Accountable reimbursement planPreviously I talked about the accountable reimbursement plan as a way to reimburse yourself for business expenses bought with personal funds. In this article, I delve more into the accountable reimbursement plan.

What is an accountable reimbursement plan?

An accountable reimbursement plan is a method of reimbursing employees for business expenses paid with personal funds. To be considered an accountable plan by the IRS, it must follow these rules:

  • The expenses must be related to business. This means that if you did not use your personal funds to pay for this, the expenses must have been otherwise deductible.
  • You must provide documentation of the expense to your employer with a reasonable period of time. This means you should not wait till the end of the year to reimburse you or your employees under this plan. If you are the sole shareholder of your s corporation you are considered both the employer and the employee. You as the employee must provide this documentation to the business.
  • If you were excessively reimbursed, the overpayment must be returned to the employer within a reasonable period of time.

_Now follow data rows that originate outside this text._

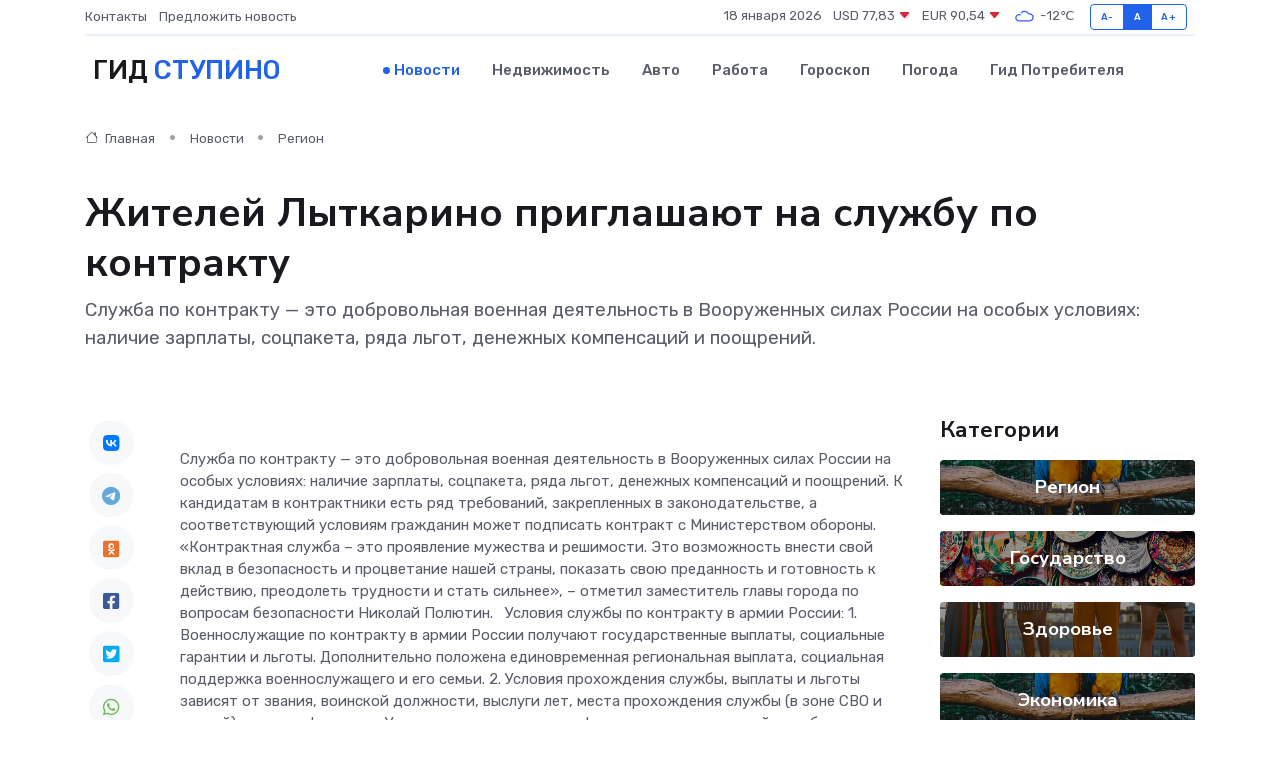

--- FILE ---
content_type: text/html; charset=utf-8
request_url: https://www.google.com/recaptcha/api2/aframe
body_size: 268
content:
<!DOCTYPE HTML><html><head><meta http-equiv="content-type" content="text/html; charset=UTF-8"></head><body><script nonce="7FEbKYMVJzQi1MxjhvfMIA">/** Anti-fraud and anti-abuse applications only. See google.com/recaptcha */ try{var clients={'sodar':'https://pagead2.googlesyndication.com/pagead/sodar?'};window.addEventListener("message",function(a){try{if(a.source===window.parent){var b=JSON.parse(a.data);var c=clients[b['id']];if(c){var d=document.createElement('img');d.src=c+b['params']+'&rc='+(localStorage.getItem("rc::a")?sessionStorage.getItem("rc::b"):"");window.document.body.appendChild(d);sessionStorage.setItem("rc::e",parseInt(sessionStorage.getItem("rc::e")||0)+1);localStorage.setItem("rc::h",'1768767999348');}}}catch(b){}});window.parent.postMessage("_grecaptcha_ready", "*");}catch(b){}</script></body></html>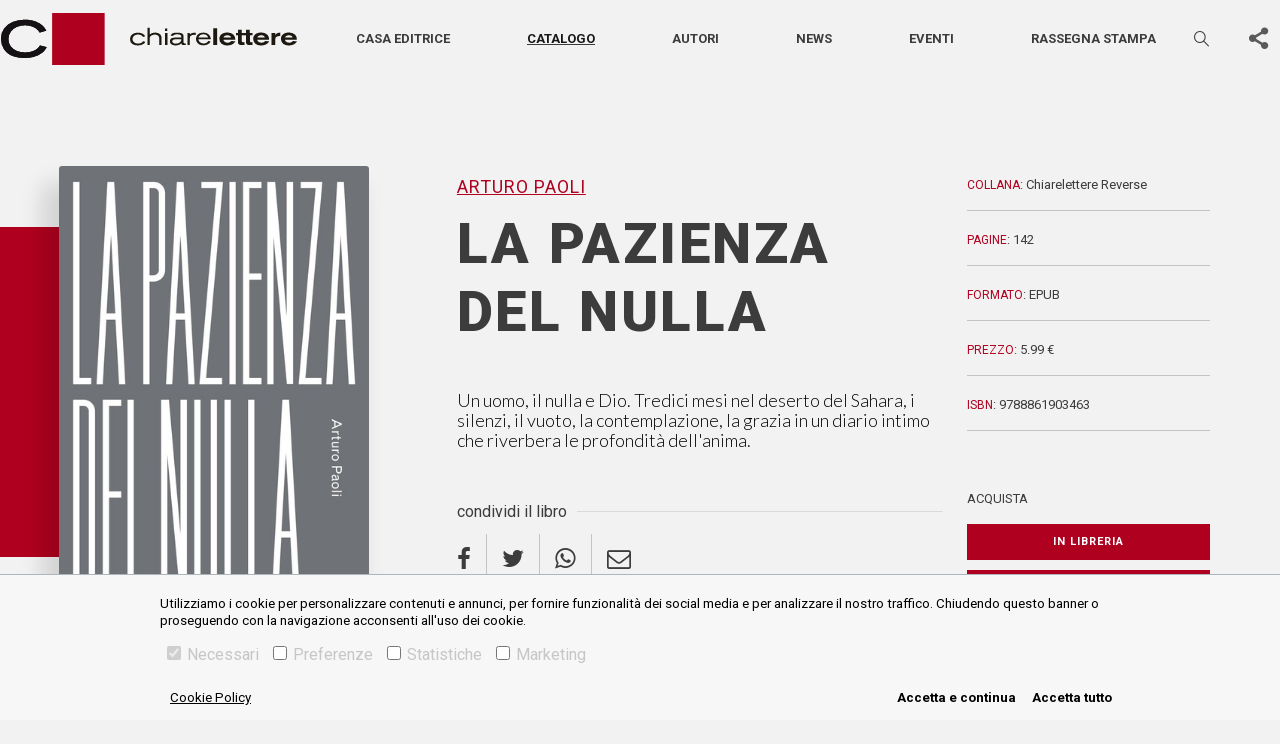

--- FILE ---
content_type: application/javascript; charset=UTF-8
request_url: https://www.chiarelettere.it/_next/static/j_4ei8vCxG9zT2vjjilIc/pages/index.js
body_size: 1679
content:
(window.webpackJsonp=window.webpackJsonp||[]).push([[6],{603:function(e,t,a){__NEXT_REGISTER_PAGE("/",function(){return e.exports=a(604),{page:e.exports.default}})},604:function(e,t,a){"use strict";a.r(t);var s=a(4),n=a.n(s),r=a(0),c=a.n(r),p=a(28),o=a(1),u=a(2),i=a(27),T=a(5);a(70);function d(e,t,a,s,n,r,c){try{var p=e[r](c),o=p.value}catch(e){return void a(e)}p.done?t(o):Promise.resolve(o).then(s,n)}var y=function(e){var t=e.seo,a=e.schema;return Object(r.useEffect)(function(){},[]),c.a.createElement(c.a.Fragment,null,t&&c.a.createElement(i.zb,{seo:t}),a&&c.a.createElement(i.vb,{schema:a}),c.a.createElement(i.hb,null))};y.getInitialProps=function(){var e,t=(e=n.a.mark(function e(t){var a,s,r,c,p,i,d,y,E,l,h,S,_,g,f,R,x,b,A,m,P,k,U,O,C;return n.a.wrap(function(e){for(;;)switch(e.prev=e.next){case 0:if(a=t.store,s=t.req,t.pathname,t.query,r=t.asPath,(c=a.getState()).setting.isServer&&s&&(p=s.headers.cookie,"true"===Object(u.k)("rcl_consent_given",p)&&(a.dispatch({type:o.a.COOKIES_PREFERENCES_UPDATE,payload:{required:"true"===Object(u.k)("rcl_consent_given",p)}}),a.dispatch({type:o.a.COOKIES_PREFERENCES_UPDATE,payload:{preferences:"true"===Object(u.k)("rcl_preferences_consent",p)}}),a.dispatch({type:o.a.COOKIES_PREFERENCES_UPDATE,payload:{statistic:"true"===Object(u.k)("rcl_statistics_consent",p)}}),a.dispatch({type:o.a.COOKIES_PREFERENCES_UPDATE,payload:{marketing:"true"===Object(u.k)("rcl_marketing_consent",p)}}))),i=null,d=null,r.endsWith(".js")||r.endsWith(".ico")){e.next=87;break}if(Object(u.o)("get_initial_props - thisStore.setting.isServer",c.setting.isServer),!c.setting.isServer){e.next=87;break}if(a.dispatch({type:o.a.SET_CURRENT_PAGE_SSR,payload:r}),y=Object(u.i)(r),E=y.pageObj,l=y.searchObj,a.dispatch({type:o.a.SET_SETTINGS,payload:E}),Object(u.o)("IS SOMETHING PAGE",E),!E.currentPageType.isHome){e.next=17;break}return e.next=15,T.i.option("homepage").then(function(e){a.dispatch({type:o.a.SET_CURRENT_STATUS,payload:{status:e.status,message:e.statusText}}),i=e.data.seo,a.dispatch({type:o.a.SET_META,payload:e.data.meta_tag})}).catch(function(e){a.dispatch({type:o.a.SET_CURRENT_STATUS,payload:{status:e.response.status,message:e.response.statusText}})});case 15:e.next=86;break;case 17:if(!E.currentPageType.isArchive){e.next=55;break}if(void 0===l||"book"!==E.currentPageType.type){e.next=25;break}return a.dispatch({type:o.a.BOOK_SEARCH_UPDATE,payload:l}),20,20,0,h=l.search.type,S=l.search.query,_=l.time,g=l.genres.join(","),!1,e.next=23,T.b.getAll(20,0,h,S,_,g,!0).then(function(e){i=e.data.seo,a.dispatch({type:o.a.SET_META,payload:e.data.meta_tag})}).catch(function(e){a.dispatch({type:o.a.SET_CURRENT_STATUS,payload:{status:e.response.status,message:e.response.statusText}})});case 23:e.next=53;break;case 25:if("author"!==E.currentPageType.type){e.next=30;break}return e.next=28,T.a.getAll("",!0).then(function(e){i=e.data.seo,a.dispatch({type:o.a.SET_META,payload:e.data.meta_tag})}).catch(function(e){a.dispatch({type:o.a.SET_CURRENT_STATUS,payload:{status:e.response.status,message:e.response.statusText}})});case 28:e.next=53;break;case 30:if("news"!==E.currentPageType.type){e.next=39;break}return a.dispatch({type:o.a.NEWS_SEARCH_UPDATE,payload:l}),6,0,f=l.tag,R=l.query,x=l.category,b=l.creator,!1,A=6,null===f&&null===R&&null===x&&null===b&&A++,e.next=37,T.e.getAll(A,0,f,R,x,b,!0).then(function(e){i=e.data.seo,a.dispatch({type:o.a.SET_META,payload:e.data.meta_tag})}).catch(function(e){a.dispatch({type:o.a.SET_CURRENT_STATUS,payload:{status:e.response.status,message:e.response.statusText}})});case 37:e.next=53;break;case 39:if("press"!==E.currentPageType.type){e.next=48;break}return a.dispatch({type:o.a.PRESS_SEARCH_UPDATE,payload:l}),6,0,m=l.tag,P=l.query,k=l.category,U=l.creator,!1,O=6,null===m&&null===P&&null===k&&null===U&&O++,e.next=46,T.h.getAll(O,0,m,P,k,U,!0).then(function(e){i=e.data.seo,a.dispatch({type:o.a.SET_META,payload:e.data.meta_tag})}).catch(function(e){a.dispatch({type:o.a.SET_CURRENT_STATUS,payload:{status:e.response.status,message:e.response.statusText}})});case 46:e.next=53;break;case 48:if("event"!==E.currentPageType.type){e.next=53;break}return a.dispatch({type:o.a.EVENT_SEARCH_UPDATE,payload:l}),3,3,0,C=l.query,!1,!1,e.next=53,T.c.getAll(3,0,C,!1,!0).then(function(e){i=e.data.seo,a.dispatch({type:o.a.SET_META,payload:e.data.meta_tag})}).catch(function(e){a.dispatch({type:o.a.SET_CURRENT_STATUS,payload:{status:e.response.status,message:e.response.statusText}})});case 53:e.next=86;break;case 55:if(Object(u.o)("IS DETAIL PAGE",E),"book"!==E.currentPageType.type){e.next=62;break}return e.next=59,T.b.getDetail(E.currentPageType.id,!0).then(function(e){Object(u.o)(e,"res detail"),i=e.data.seo,d=e.data.schema,a.dispatch({type:o.a.SET_META,payload:e.data.meta_tag})}).catch(function(e){a.dispatch({type:o.a.SET_CURRENT_STATUS,payload:{status:e.response.status,message:e.response.statusText}})});case 59:T.b.getRelated(E.currentPageType.id).then(function(e){Object(u.o)(e,"res Related")}).catch(function(e){a.dispatch({type:o.a.SET_CURRENT_STATUS,payload:{status:e.response.status,message:e.response.statusText}})}),e.next=86;break;case 62:if("author"!==E.currentPageType.type){e.next=67;break}return e.next=65,T.a.getDetail(E.currentPageType.id,!0).then(function(e){i=e.data.seo,a.dispatch({type:o.a.SET_META,payload:e.data.meta_tag})}).catch(function(e){a.dispatch({type:o.a.SET_CURRENT_STATUS,payload:{status:e.response.status,message:e.response.statusText}})});case 65:e.next=86;break;case 67:if("news"!==E.currentPageType.type){e.next=72;break}return e.next=70,T.e.getDetail(E.currentPageType.id,!0).then(function(e){i=e.data.seo,d=e.data.schema,a.dispatch({type:o.a.SET_META,payload:e.data.meta_tag})}).catch(function(e){a.dispatch({type:o.a.SET_CURRENT_STATUS,payload:{status:e.response.status,message:e.response.statusText}})});case 70:e.next=86;break;case 72:if("press"!==E.currentPageType.type){e.next=78;break}return Object(u.o)("handleSetCurrentPage - press detail",E),e.next=76,T.h.getDetail(E.currentPageType.id,!0).then(function(e){Object(u.o)("PRESS DETAIL RESPONSE - ",e),i=e.data.seo,d=e.data.schema,a.dispatch({type:o.a.SET_META,payload:e.data.meta_tag})}).catch(function(e){Object(u.o)("PRESS DETAIL ERROR - ",e),a.dispatch({type:o.a.SET_CURRENT_STATUS,payload:{status:e.response.status,message:e.response.statusText}})});case 76:e.next=86;break;case 78:if("event"!==E.currentPageType.type){e.next=83;break}return e.next=81,T.c.getDetail(E.currentPageType.id,!0).then(function(e){i=e.data.seo,d=e.data.schema,a.dispatch({type:o.a.SET_META,payload:e.data.meta_tag})}).catch(function(e){a.dispatch({type:o.a.SET_CURRENT_STATUS,payload:{status:e.response.status,message:e.response.statusText}})});case 81:e.next=86;break;case 83:if("page"!==E.currentPageType.type){e.next=86;break}return e.next=86,T.g.getDetail(E.currentPageType.id,!0).then(function(e){i=e.data.seo,a.dispatch({type:o.a.SET_META,payload:e.data.meta_tag})}).catch(function(e){a.dispatch({type:o.a.SET_CURRENT_STATUS,payload:{status:e.response.status,message:e.response.statusText}})});case 86:a.dispatch({type:o.a.SET_SERVER,payload:!1});case 87:return e.abrupt("return",{slug:r,seo:i,schema:d});case 88:case"end":return e.stop()}},e)}),function(){var t=this,a=arguments;return new Promise(function(s,n){var r=e.apply(t,a);function c(e){d(r,s,n,c,p,"next",e)}function p(e){d(r,s,n,c,p,"throw",e)}c(void 0)})});return function(e){return t.apply(this,arguments)}}(),t.default=Object(p.withRouter)(y)}},[[603,1,0,2]]]);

This seldom applies to sole shareholders as they barely give themselves an advance.

What is considered reasonable time

The definition of reasonable time is based on “facts” and “circumstances”. This is just a fancy way of saying the IRS defines reasonable time based on your personal situation. However, regardless of situation the following is generally considered to be a reasonable time:

  • Within 60 days of cash spent
  • Within 30 days if the advance method is used. An advance is money that your employer gives you to cover business expenses rather than using your personal cash. All excessive funds must be refunded if the plan is to maintain its status.
  • Quarterly if your employer provides a statement asking you to account for or return excessive cash. You must provide accountability within 120 days of the statement.

If your plan meet the requirements discussed above, then the cash you receive as reimbursement for business expenses do not have to be included as wages.

Any expenses that do not meet these rules are treated as been reimbursed under a non-accountable reimbursement plan. When this happens then the employee has to record the reimbursement as wages. It is up you as the employee to deduct this amount as an itemized deduction on your tax return. If you do not itemize, you lose this deduction. To avoid this complication, make sure your accountable reimbursement plan is set up right.